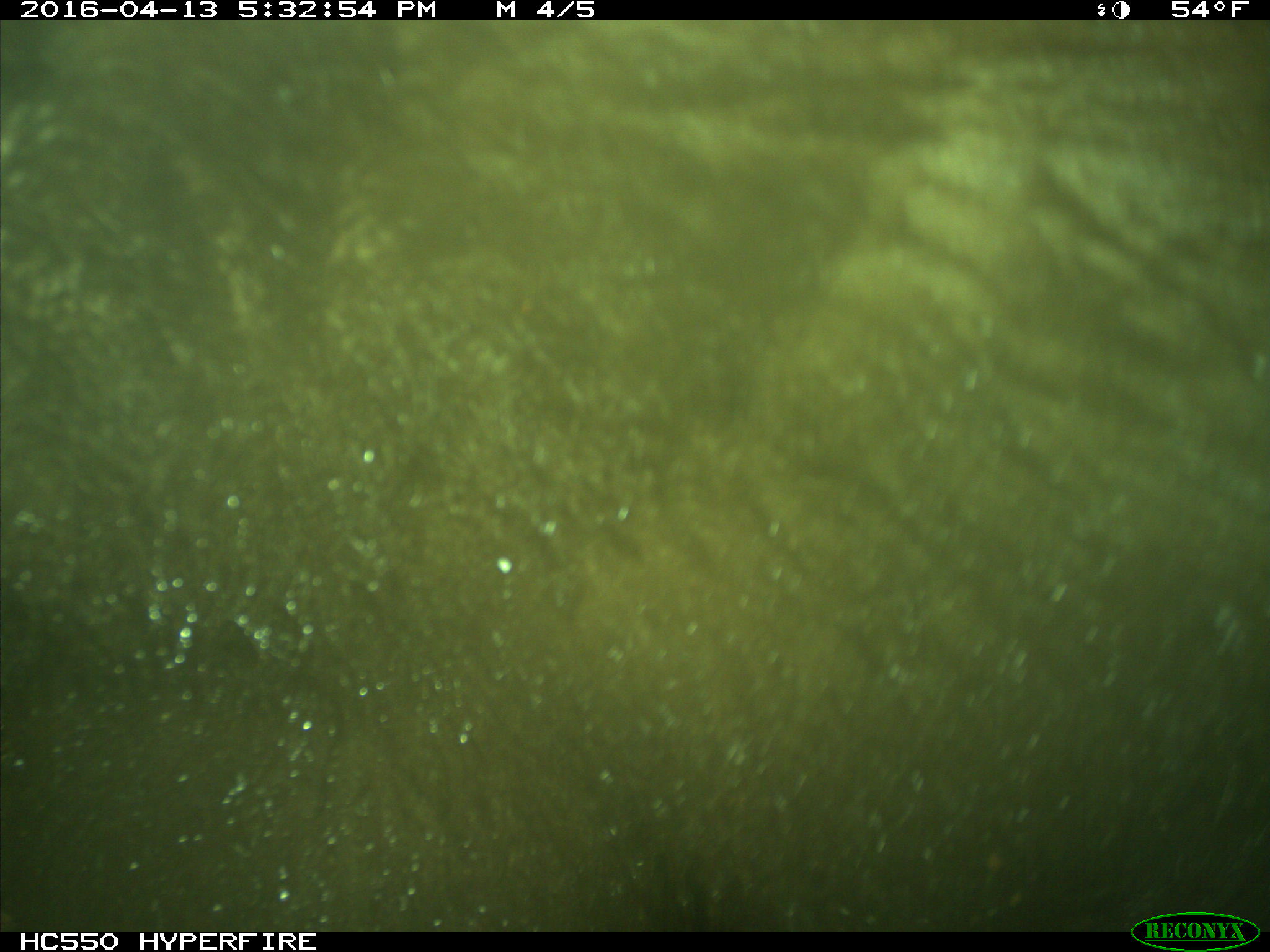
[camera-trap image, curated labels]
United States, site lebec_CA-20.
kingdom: Animalia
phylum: Chordata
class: Mammalia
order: Carnivora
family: Ursidae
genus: Ursus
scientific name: Ursus americanus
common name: american black bear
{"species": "Ursus americanus (american black bear)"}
+ + + + + + +
Task to complete:
Take the lines above from the one holding "class: Mammalia" to the last and output them exactly.

Answer box:
class: Mammalia
order: Carnivora
family: Ursidae
genus: Ursus
scientific name: Ursus americanus
common name: american black bear
{"species": "Ursus americanus (american black bear)"}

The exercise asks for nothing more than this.